29.08.2015 - 09:00 Uhr
Fight Club
Fox
Fight Club
8
12
Aktion Lieblingsfilm 2015


Worüber schreiben? Etwas persönliches, dass der eigenen Anforderung gerecht würde? Einen Film der die Co-piloten bewegt? Das Ergebnis der Überlegungen... so einfach, so offensichtlich, so unkreativ: „Fight Club“, einer der vermeintlich besten Filme aller Zeiten, hier auf Moviepilot wohl am häufigsten unter den persönlichen Favoriten zu finden.

Fight Club, meinen…


“No, wait. Back up. Let me start earlier.”

Ein Junge, welcher vor nicht allzu langer Zeit angefangen hatte sich dem Zufall nach Filme auszuleihen, besucht malwieder die Videothek seiner Wahl…Dieser Abend soll das wichtigste filmische Erlebnis seines Lebens werden. Doch das weiß er natürlich noch nicht…er ist auf der Suche nach Unterhaltung. Irgendwas mit Action und ab 18, natürlich…Plötzlich entdeckt er das Cover eines Films, mit dem Typen aus Troja. In der Hoffnung der Titel sei Programm nimmt er den Streifen mit nach Hause…und erwacht Stunden später wie aus einem Traum. Er fühlt sich der Rolle des Jugendlichen entflohen, wie ein anderer Mensch oder doch eher wie neu geboren...

“It’s only after we’ve lost everything that we’re free to do anything.”

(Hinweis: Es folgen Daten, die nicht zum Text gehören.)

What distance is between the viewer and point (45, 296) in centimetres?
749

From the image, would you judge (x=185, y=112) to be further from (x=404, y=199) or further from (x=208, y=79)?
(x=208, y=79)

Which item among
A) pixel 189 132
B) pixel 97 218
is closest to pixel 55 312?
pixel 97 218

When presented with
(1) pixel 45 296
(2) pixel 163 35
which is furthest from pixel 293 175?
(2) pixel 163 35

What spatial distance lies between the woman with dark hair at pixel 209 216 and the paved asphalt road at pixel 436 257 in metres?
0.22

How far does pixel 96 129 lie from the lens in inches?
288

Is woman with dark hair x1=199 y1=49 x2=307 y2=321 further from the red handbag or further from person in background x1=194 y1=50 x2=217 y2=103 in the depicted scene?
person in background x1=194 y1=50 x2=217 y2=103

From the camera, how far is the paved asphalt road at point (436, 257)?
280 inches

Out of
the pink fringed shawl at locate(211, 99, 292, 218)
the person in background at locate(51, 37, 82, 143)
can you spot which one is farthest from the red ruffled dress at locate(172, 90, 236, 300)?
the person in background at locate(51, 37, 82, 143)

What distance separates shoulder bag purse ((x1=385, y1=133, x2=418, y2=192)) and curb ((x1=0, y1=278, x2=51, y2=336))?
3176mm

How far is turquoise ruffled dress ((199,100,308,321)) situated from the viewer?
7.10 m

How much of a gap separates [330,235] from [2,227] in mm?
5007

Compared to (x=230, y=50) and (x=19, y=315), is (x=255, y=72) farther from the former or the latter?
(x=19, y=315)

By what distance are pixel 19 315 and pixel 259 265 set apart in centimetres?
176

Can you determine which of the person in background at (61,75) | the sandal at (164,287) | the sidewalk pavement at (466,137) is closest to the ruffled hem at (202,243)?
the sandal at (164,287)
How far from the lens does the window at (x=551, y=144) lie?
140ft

Nie zuvor hatte er etwas gesehen, dass sein Leben, seine Prinzipien, den Sinn seiner Existenz derart in Frage stellte, nie einen Film der ihn derart in seinen Bann zog, der aus seiner Sicht absolut perfekt war. Den einen Film der seine Einstellung diesem Medium gegenüber für immer ändern sollte.

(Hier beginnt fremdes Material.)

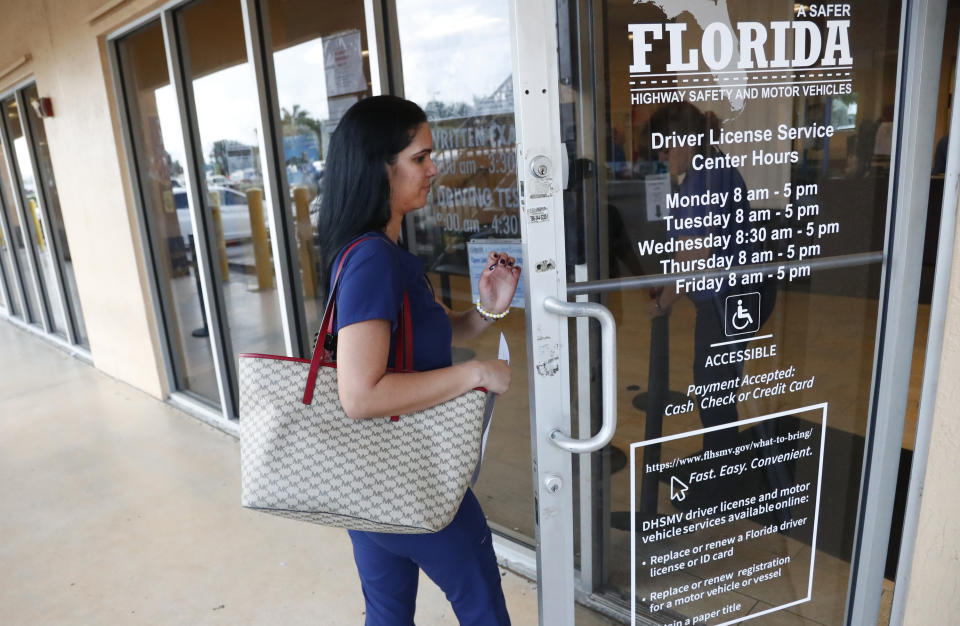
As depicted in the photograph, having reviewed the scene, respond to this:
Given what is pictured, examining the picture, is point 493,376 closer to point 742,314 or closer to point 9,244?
point 742,314

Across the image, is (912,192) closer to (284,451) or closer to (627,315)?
(627,315)

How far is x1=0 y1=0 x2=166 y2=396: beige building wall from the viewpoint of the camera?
4062 mm

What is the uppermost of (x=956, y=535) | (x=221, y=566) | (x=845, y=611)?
(x=956, y=535)

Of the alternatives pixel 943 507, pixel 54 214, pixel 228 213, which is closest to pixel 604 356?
pixel 943 507

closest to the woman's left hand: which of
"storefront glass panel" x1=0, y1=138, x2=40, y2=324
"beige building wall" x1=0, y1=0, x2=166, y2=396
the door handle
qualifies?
the door handle

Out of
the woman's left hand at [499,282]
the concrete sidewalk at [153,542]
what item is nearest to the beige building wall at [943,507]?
the concrete sidewalk at [153,542]

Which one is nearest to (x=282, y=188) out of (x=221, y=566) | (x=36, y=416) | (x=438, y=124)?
(x=438, y=124)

“The things you own end up owning you”

Was nun anfangen mit den neuen Erkenntnissen über die Perversion der modernen Gesellschaft in ihrem sinnlosen Streben nach irrelevantem materiellem Besitz...ihrer Oberflächlichkeit?
Die Entscheidung fiel ihm zunächst leicht, gleich noch mal den Film schauen, das Erlebnis versuchen zu wiederholen, die Emotionen erneut erleben …
Aber danach? Wäre es sinnvoll sein Leben der Suche nach vergleichbaren Filmen zu widmen, oder gleiche dies einer unendlichen Odysee?
Er kommt zu dem Entschluss, dass der Versuch es nur wert sein konnte.
So entfachte Fight Club in einem Jungen die Liebe zum Film und auch wenn es ihm bisher nicht gelang die filmische Erfahrung eben jenes Abends zu wiederholen, er bisher kein Werk fand welches ihn derart begeistern konnte wie der für ihn noch immer nicht minder faszinierende benannte Film der seine Jugend tiefgehend prägte, so bereut er es doch heute nur selten so viel seiner Zeit dieser Suche gewidmet zu haben. Willkommen im Club. In der Welt derjenigen, die gezielt Filme schauen, nicht zum alleinigen Zeitvertreib sondern aus dem Bedürfnis heraus Visionen der Regisseure zu teilen, die Filmkunst zu erleben...
But lets get back to why you’re reading this...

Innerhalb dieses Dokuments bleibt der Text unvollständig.